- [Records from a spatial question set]
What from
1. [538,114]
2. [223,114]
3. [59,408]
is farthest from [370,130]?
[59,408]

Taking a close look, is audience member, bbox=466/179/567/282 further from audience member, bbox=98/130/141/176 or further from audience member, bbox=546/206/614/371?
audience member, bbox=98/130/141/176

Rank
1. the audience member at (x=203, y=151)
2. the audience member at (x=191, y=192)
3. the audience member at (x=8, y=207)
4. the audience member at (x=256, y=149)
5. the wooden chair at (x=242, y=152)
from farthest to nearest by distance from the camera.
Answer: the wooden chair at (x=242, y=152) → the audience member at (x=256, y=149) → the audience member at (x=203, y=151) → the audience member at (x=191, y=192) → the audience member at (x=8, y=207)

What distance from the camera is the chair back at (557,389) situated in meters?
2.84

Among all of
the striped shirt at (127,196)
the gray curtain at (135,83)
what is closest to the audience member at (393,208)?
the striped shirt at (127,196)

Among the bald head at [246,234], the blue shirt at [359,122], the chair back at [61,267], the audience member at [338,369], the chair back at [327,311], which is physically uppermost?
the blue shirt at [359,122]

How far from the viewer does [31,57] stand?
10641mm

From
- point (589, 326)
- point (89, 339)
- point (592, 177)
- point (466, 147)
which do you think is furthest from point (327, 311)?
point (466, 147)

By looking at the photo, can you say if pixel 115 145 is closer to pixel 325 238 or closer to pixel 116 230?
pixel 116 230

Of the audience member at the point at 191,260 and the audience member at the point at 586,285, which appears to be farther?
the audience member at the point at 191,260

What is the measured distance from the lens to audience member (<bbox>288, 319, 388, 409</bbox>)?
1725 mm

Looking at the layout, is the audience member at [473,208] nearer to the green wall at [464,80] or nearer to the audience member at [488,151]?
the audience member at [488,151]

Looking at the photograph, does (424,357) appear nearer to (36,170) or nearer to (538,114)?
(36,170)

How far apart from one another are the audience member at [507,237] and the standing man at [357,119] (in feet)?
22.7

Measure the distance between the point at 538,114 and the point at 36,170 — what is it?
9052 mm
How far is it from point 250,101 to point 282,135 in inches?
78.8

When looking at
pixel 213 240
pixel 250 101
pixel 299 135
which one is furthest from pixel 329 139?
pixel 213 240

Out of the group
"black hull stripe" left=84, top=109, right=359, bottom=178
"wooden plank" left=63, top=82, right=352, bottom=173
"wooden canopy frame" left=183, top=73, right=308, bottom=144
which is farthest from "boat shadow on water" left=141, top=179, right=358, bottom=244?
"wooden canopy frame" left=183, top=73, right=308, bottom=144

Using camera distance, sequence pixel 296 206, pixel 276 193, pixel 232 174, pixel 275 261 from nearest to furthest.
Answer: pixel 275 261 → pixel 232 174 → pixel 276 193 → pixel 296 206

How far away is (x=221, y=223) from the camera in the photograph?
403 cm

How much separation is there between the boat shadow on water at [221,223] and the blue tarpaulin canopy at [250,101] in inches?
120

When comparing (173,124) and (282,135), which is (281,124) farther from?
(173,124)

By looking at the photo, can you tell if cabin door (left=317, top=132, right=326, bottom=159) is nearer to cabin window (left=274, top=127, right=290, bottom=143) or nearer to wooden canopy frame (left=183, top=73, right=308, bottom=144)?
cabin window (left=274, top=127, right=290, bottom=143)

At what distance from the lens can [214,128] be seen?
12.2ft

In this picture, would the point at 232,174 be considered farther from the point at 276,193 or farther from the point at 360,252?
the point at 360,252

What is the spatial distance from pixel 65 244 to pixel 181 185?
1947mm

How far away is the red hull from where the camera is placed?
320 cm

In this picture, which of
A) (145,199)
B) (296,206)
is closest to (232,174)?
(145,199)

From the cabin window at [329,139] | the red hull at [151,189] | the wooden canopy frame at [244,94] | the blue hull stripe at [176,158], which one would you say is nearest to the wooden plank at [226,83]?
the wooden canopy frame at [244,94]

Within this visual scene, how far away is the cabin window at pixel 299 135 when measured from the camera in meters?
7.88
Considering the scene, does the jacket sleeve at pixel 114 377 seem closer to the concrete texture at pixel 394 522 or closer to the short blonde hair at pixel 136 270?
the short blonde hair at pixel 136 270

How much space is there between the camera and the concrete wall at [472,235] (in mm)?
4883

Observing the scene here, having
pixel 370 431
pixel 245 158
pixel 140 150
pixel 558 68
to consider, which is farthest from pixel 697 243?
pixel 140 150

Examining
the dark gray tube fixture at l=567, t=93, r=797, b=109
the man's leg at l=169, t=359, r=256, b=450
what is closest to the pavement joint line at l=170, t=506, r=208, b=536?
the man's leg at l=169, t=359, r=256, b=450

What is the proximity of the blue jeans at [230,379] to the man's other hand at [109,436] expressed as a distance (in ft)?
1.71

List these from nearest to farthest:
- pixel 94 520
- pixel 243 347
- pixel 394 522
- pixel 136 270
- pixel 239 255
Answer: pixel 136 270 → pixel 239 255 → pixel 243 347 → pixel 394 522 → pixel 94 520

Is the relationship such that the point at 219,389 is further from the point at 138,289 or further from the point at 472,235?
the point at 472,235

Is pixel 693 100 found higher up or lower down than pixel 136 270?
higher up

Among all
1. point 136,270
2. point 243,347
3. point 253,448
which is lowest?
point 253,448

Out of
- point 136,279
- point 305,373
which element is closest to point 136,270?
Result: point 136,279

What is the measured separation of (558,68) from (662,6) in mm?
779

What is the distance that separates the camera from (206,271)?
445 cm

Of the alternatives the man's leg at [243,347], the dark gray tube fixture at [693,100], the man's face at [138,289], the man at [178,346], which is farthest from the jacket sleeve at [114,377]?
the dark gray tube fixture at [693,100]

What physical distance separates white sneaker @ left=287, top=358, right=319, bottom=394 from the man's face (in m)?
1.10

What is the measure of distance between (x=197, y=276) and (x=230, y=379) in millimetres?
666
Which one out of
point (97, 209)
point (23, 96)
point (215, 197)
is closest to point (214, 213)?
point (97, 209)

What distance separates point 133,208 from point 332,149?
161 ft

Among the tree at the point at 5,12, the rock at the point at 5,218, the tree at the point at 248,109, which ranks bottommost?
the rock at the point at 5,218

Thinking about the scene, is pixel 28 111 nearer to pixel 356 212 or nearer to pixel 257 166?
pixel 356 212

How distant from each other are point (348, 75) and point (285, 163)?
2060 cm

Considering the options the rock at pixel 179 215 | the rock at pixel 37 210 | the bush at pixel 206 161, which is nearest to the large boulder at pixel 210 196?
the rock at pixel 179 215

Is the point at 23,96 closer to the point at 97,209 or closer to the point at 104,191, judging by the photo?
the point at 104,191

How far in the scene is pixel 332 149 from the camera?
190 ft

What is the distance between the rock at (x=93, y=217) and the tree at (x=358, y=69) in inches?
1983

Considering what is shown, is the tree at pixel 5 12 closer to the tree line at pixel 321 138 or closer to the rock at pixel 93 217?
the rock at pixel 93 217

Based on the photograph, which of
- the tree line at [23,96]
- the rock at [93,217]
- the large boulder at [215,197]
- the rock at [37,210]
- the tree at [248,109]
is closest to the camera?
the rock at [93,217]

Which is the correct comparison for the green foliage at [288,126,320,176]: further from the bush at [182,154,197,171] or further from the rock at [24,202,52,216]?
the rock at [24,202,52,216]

- [WORK TO COMPLETE]
Reproduce all of the lines above, changing each occurrence of "camera" to "viewer" and leaving everything else unaltered.

- [RESPONSE TO THE EXERCISE]
What from
1. [538,114]
2. [223,114]
3. [59,408]
is farthest from [370,130]?
[59,408]

Taking a close look, is audience member, bbox=466/179/567/282 further from audience member, bbox=98/130/141/176 or further from audience member, bbox=546/206/614/371?
audience member, bbox=98/130/141/176

Rank
1. the audience member at (x=203, y=151)
2. the audience member at (x=191, y=192)
3. the audience member at (x=8, y=207)
4. the audience member at (x=256, y=149)
5. the wooden chair at (x=242, y=152)
from farthest to nearest by distance from the viewer.
Answer: the wooden chair at (x=242, y=152) → the audience member at (x=256, y=149) → the audience member at (x=203, y=151) → the audience member at (x=191, y=192) → the audience member at (x=8, y=207)

What distance from the viewer is the chair back at (557,389) situated in meters?
2.84

Among all of
the striped shirt at (127,196)
the gray curtain at (135,83)
what is closest to the audience member at (393,208)?
the striped shirt at (127,196)

Among the bald head at [246,234], the blue shirt at [359,122], the chair back at [61,267], the audience member at [338,369], the chair back at [327,311], which is physically uppermost?
the blue shirt at [359,122]

How far from the viewer does [31,57] stand?
10641mm

From
- point (589, 326)
- point (89, 339)
- point (592, 177)
- point (466, 147)
which do you think is furthest from point (327, 311)?
point (466, 147)

By looking at the photo, can you say if pixel 115 145 is closer to pixel 325 238 or closer to pixel 116 230?
pixel 116 230

Of the audience member at the point at 191,260 and the audience member at the point at 586,285, which appears to be farther?
the audience member at the point at 191,260

What is the measured distance from the lens to audience member (<bbox>288, 319, 388, 409</bbox>)?
1725 mm

Looking at the layout, is the audience member at [473,208] nearer to the green wall at [464,80] or nearer to the audience member at [488,151]?
the audience member at [488,151]

Looking at the photograph, does (424,357) appear nearer to (36,170) or nearer to (538,114)?
(36,170)

How far apart from one another are the audience member at [507,237] and the standing man at [357,119] (in feet)?
22.7

Measure the distance between the point at 538,114 and the point at 36,170 — what is it?
9052 mm
How far is it from point 250,101 to point 282,135 in inches?
78.8

When looking at
pixel 213 240
pixel 250 101
pixel 299 135
which one is furthest from pixel 329 139?
pixel 213 240

Out of the group
"black hull stripe" left=84, top=109, right=359, bottom=178
"wooden plank" left=63, top=82, right=352, bottom=173
"wooden canopy frame" left=183, top=73, right=308, bottom=144
which is farthest from "boat shadow on water" left=141, top=179, right=358, bottom=244?
"wooden canopy frame" left=183, top=73, right=308, bottom=144

Using viewer distance, sequence pixel 296 206, pixel 276 193, pixel 232 174, pixel 275 261 from nearest to furthest.
Answer: pixel 275 261 → pixel 232 174 → pixel 276 193 → pixel 296 206

How far away is (x=221, y=223) from the viewer in the photograph?
403 cm

How much separation is there between the boat shadow on water at [221,223] and the blue tarpaulin canopy at [250,101] in inches?
120

When comparing (173,124) and (282,135), which is (281,124) farther from?
(173,124)

By looking at the photo, can you tell if cabin door (left=317, top=132, right=326, bottom=159) is nearer to cabin window (left=274, top=127, right=290, bottom=143) or nearer to wooden canopy frame (left=183, top=73, right=308, bottom=144)?
cabin window (left=274, top=127, right=290, bottom=143)

At what distance from the lens can [214,128] be seen?
12.2ft

In this picture, would the point at 232,174 be considered farther from the point at 276,193 or farther from the point at 360,252?
the point at 360,252

What is the spatial distance from pixel 65 244 to pixel 181 185?
1947mm

How far away is the red hull from where the viewer is placed?
320 cm

In this picture, which of
A) (145,199)
B) (296,206)
is closest to (232,174)?
(145,199)

From the cabin window at [329,139] | the red hull at [151,189] | the wooden canopy frame at [244,94] | the blue hull stripe at [176,158], which one would you say is nearest to the wooden plank at [226,83]?
the wooden canopy frame at [244,94]

Within this visual scene, how far away is the cabin window at pixel 299 135 when measured from the viewer in meters?
7.88
Considering the scene, does the jacket sleeve at pixel 114 377 seem closer to the concrete texture at pixel 394 522 or closer to the short blonde hair at pixel 136 270?
the short blonde hair at pixel 136 270

How much space is there between the viewer and the concrete wall at [472,235] (in mm)?
4883

Observing the scene here, having
pixel 370 431
pixel 245 158
pixel 140 150
pixel 558 68
to consider, which is farthest from pixel 697 243?
pixel 140 150

Examining
the dark gray tube fixture at l=567, t=93, r=797, b=109
the man's leg at l=169, t=359, r=256, b=450
what is closest to the pavement joint line at l=170, t=506, r=208, b=536?
the man's leg at l=169, t=359, r=256, b=450

What is the proximity of the blue jeans at [230,379] to the man's other hand at [109,436] expressed as a distance (in ft)?
1.71

List these from nearest to farthest:
- pixel 94 520
- pixel 243 347
- pixel 394 522
- pixel 136 270
- pixel 239 255
Answer: pixel 136 270 → pixel 239 255 → pixel 243 347 → pixel 394 522 → pixel 94 520

Is the relationship such that the point at 219,389 is further from the point at 138,289 or further from the point at 472,235?
the point at 472,235

Is pixel 693 100 found higher up or lower down than pixel 136 270?
higher up

Among all
1. point 136,270
2. point 243,347
3. point 253,448
which is lowest?
point 253,448

Out of
- point 136,279
- point 305,373
which element is closest to point 136,270?
Result: point 136,279

What is the measured separation of (558,68) from (662,6) in mm?
779

What is the distance that separates the viewer from (206,271)?
445 cm

Of the alternatives the man's leg at [243,347], the dark gray tube fixture at [693,100], the man's face at [138,289], the man at [178,346], which is farthest from the jacket sleeve at [114,377]?
the dark gray tube fixture at [693,100]

What physical distance separates white sneaker @ left=287, top=358, right=319, bottom=394 from the man's face (in m)?
1.10

What is the measure of distance between (x=197, y=276) and (x=230, y=379) in millimetres?
666
Which one out of
point (97, 209)
point (23, 96)
point (215, 197)
is closest to point (214, 213)?
point (97, 209)

What distance separates point 133,208 from point 332,149?
161 ft

Among the tree at the point at 5,12, the rock at the point at 5,218, the tree at the point at 248,109, which ranks bottommost?
the rock at the point at 5,218

Thinking about the scene, is pixel 28 111 nearer to pixel 356 212 or nearer to pixel 257 166?
pixel 356 212

How distant from each other are point (348, 75) and point (285, 163)?
2060 cm

Considering the options the rock at pixel 179 215 | the rock at pixel 37 210 | the bush at pixel 206 161, which is nearest to the large boulder at pixel 210 196?
the rock at pixel 179 215

Is the point at 23,96 closer to the point at 97,209 or closer to the point at 104,191, judging by the photo?
the point at 104,191

How far in the scene is pixel 332 149 from the viewer?
190 ft

What is the distance between the rock at (x=93, y=217) and the tree at (x=358, y=69) in inches?
1983

Considering what is shown, is the tree at pixel 5 12 closer to the tree line at pixel 321 138 or closer to the rock at pixel 93 217?
the rock at pixel 93 217

Based on the photograph, which of
- the tree line at [23,96]
- the rock at [93,217]
- the large boulder at [215,197]
- the rock at [37,210]
- the tree at [248,109]
is closest to the viewer?
the rock at [93,217]

Which is the correct comparison for the green foliage at [288,126,320,176]: further from the bush at [182,154,197,171] or further from the rock at [24,202,52,216]?
the rock at [24,202,52,216]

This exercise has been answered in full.